Gelatin silver print
14.4 x 14.3 cm, Framed: 41.8 x 41.8 x 2 cm
Thyssen-Bornemisza Art Contemporary
Francesca Woodman’s work, even as it undertakes representation through photography, is fundamentally concerned with the processes and meanings of photographic representation. It is this that places her within a group of artists who have similar critical relationships to their own media, and whose formal affinity is rather one of a common attitude and central themes than shared medium or figurative tropes. Woodman’s approach to the photograph, her attempt to excavate its structures and expose the subjective effects of space and time can be regarded as ‚ruining’ of the photograph. Woodman’s “reading of Minimalism’s engagement with space flips it into an excessive, desperate mode rather than a euphoria of bodily experience. That one can know oneself, that one is constituted in a constant, mobile transformation of one’s own sensory experience of space and interaction with objects: this is the utopian project of phenomenology and Minimalism, inasmuch Minimalism is phenomenological. Now this is precisely what began to be challenged in the post-Minimal enterprise by flipping such spatial explorations into experiences of excess and loss: vertigo, nausea and disorientation.”

→ PROMPT A: Render the rows as a numbered list with blank lines omitted, starting at the line containing "Ranked by camera distance, how would" and ending at the last line of the rows.
The text about Francesca Woodman has no connection to the rows that follow it.

→ DATA TO USE:
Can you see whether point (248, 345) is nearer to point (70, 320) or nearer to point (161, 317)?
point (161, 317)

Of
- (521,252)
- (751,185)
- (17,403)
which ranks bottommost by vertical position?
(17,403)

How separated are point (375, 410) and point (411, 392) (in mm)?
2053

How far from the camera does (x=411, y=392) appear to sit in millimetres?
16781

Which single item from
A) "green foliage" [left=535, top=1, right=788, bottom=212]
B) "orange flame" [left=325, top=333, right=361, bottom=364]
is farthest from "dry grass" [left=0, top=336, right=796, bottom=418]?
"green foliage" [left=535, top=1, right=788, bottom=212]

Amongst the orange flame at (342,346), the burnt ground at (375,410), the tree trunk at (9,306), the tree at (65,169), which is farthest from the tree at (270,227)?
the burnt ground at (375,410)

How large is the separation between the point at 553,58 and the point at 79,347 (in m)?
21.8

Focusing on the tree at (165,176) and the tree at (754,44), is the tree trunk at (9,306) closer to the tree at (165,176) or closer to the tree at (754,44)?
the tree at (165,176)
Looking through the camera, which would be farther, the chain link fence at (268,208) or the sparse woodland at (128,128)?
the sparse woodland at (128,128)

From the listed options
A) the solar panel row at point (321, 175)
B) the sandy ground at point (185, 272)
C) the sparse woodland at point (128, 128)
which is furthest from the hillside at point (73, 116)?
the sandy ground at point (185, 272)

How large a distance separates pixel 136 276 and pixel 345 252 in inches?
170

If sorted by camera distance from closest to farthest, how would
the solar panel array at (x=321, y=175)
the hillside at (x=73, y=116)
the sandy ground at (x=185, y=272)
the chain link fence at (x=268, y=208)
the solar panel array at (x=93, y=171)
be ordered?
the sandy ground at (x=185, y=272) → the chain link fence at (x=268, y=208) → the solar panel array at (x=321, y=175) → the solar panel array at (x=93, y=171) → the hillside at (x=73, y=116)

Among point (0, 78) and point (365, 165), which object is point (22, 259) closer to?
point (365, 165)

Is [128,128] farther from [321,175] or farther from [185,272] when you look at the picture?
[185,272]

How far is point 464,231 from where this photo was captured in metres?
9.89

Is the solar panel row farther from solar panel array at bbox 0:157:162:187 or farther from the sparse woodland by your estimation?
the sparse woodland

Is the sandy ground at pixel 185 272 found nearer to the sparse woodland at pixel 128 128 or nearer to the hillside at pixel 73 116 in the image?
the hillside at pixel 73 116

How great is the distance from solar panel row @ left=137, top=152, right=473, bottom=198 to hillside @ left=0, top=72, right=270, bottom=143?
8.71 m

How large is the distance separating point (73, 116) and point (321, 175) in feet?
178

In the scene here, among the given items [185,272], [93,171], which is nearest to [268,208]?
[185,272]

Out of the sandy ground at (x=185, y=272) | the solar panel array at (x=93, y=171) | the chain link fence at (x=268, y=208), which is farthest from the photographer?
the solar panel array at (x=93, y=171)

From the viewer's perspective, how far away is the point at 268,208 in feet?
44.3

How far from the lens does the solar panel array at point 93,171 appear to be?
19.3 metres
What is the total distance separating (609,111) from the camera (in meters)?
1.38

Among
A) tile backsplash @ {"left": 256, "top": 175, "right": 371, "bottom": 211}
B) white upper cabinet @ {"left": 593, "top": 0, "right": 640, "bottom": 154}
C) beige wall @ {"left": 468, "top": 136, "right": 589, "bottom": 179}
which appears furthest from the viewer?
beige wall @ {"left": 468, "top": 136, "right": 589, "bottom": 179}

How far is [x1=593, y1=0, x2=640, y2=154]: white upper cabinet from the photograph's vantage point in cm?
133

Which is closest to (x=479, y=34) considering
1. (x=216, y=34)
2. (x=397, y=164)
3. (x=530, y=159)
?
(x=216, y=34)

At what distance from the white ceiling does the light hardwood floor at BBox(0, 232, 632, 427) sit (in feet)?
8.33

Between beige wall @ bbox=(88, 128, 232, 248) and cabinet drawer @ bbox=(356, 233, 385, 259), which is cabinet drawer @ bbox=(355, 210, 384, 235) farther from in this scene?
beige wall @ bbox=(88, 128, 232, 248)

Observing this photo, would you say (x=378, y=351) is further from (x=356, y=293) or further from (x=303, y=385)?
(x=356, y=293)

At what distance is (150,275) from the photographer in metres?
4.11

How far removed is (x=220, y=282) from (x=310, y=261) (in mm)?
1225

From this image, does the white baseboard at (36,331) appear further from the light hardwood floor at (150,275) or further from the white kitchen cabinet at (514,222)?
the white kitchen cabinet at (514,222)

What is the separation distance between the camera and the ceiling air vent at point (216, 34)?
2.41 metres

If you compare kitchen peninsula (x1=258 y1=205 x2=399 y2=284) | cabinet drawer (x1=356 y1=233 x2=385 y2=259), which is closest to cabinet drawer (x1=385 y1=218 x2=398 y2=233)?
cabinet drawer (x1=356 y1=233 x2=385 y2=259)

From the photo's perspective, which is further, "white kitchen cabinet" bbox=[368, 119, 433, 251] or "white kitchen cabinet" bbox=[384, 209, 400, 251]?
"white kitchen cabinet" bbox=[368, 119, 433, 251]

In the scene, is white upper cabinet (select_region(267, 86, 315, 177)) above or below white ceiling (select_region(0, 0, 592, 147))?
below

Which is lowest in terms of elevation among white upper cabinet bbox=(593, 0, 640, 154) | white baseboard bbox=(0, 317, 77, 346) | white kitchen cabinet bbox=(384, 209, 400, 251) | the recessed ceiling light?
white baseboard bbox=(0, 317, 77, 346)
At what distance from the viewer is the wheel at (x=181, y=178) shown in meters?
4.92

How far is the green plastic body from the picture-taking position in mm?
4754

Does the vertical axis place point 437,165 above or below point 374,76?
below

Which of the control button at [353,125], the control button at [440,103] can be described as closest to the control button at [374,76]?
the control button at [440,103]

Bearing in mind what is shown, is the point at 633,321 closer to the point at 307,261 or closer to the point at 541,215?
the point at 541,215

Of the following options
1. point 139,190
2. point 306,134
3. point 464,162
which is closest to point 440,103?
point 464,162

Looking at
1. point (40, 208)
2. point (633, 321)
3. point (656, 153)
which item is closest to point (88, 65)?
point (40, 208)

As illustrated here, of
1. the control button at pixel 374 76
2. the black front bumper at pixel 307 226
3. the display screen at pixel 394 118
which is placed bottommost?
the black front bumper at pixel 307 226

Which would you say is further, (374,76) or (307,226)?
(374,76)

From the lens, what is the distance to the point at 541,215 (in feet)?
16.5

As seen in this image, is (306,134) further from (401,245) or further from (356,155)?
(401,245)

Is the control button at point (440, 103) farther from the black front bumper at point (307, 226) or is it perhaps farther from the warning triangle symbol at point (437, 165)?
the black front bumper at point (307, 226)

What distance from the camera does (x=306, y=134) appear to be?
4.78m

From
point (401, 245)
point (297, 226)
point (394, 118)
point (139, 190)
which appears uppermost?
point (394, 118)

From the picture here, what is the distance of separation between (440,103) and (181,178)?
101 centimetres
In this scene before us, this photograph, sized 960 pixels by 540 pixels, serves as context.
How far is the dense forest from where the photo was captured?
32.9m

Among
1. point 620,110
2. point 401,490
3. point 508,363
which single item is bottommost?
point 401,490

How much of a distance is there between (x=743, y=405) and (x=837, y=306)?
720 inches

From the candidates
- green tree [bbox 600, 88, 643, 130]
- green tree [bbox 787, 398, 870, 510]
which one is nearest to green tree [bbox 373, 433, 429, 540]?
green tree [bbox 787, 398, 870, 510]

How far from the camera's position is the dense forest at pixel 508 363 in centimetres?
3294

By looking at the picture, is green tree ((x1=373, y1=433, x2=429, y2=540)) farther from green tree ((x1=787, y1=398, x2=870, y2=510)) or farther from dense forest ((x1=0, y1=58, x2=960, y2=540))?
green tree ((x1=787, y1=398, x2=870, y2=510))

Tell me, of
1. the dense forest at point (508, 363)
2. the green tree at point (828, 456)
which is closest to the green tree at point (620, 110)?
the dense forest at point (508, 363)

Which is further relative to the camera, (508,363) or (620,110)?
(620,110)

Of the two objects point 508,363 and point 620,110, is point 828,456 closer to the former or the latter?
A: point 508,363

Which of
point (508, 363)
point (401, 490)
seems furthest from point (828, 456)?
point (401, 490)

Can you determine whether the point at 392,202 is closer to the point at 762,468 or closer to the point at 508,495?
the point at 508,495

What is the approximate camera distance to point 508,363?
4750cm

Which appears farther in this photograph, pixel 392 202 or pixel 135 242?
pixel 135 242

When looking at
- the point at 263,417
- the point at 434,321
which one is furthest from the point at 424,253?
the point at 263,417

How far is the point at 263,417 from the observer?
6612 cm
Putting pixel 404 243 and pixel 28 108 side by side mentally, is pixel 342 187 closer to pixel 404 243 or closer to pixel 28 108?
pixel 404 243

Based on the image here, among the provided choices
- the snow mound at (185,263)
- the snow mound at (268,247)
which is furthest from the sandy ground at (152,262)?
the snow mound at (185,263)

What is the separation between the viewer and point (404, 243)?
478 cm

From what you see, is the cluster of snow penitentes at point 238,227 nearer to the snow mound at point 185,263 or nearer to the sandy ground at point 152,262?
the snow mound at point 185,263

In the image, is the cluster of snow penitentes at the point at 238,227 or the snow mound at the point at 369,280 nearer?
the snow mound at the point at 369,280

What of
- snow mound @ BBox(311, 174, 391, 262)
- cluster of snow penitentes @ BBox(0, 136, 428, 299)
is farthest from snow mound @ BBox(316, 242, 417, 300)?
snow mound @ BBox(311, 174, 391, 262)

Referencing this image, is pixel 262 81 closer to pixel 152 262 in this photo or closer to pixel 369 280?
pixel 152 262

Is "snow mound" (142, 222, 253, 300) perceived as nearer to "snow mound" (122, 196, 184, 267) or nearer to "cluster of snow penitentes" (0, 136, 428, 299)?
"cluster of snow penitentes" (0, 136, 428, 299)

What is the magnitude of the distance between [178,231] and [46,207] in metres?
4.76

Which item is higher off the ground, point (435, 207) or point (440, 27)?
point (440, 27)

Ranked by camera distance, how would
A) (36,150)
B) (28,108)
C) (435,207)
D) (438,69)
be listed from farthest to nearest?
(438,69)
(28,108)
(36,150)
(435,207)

→ PROMPT B: Reproduce the whole text about Francesca Woodman's photography word for word.

→ EXERCISE RESPONSE A:
1. Ranked by camera distance, how would
2. A) (36,150)
3. B) (28,108)
4. C) (435,207)
5. D) (438,69)
6. be listed from farthest to nearest?
7. (438,69)
8. (28,108)
9. (36,150)
10. (435,207)

→ EXERCISE RESPONSE B:
Gelatin silver print
14.4 x 14.3 cm, Framed: 41.8 x 41.8 x 2 cm
Thyssen-Bornemisza Art Contemporary
Francesca Woodman’s work, even as it undertakes representation through photography, is fundamentally concerned with the processes and meanings of photographic representation. It is this that places her within a group of artists who have similar critical relationships to their own media, and whose formal affinity is rather one of a common attitude and central themes than shared medium or figurative tropes. Woodman’s approach to the photograph, her attempt to excavate its structures and expose the subjective effects of space and time can be regarded as ‚ruining’ of the photograph. Woodman’s “reading of Minimalism’s engagement with space flips it into an excessive, desperate mode rather than a euphoria of bodily experience. That one can know oneself, that one is constituted in a constant, mobile transformation of one’s own sensory experience of space and interaction with objects: this is the utopian project of phenomenology and Minimalism, inasmuch Minimalism is phenomenological. Now this is precisely what began to be challenged in the post-Minimal enterprise by flipping such spatial explorations into experiences of excess and loss: vertigo, nausea and disorientation.”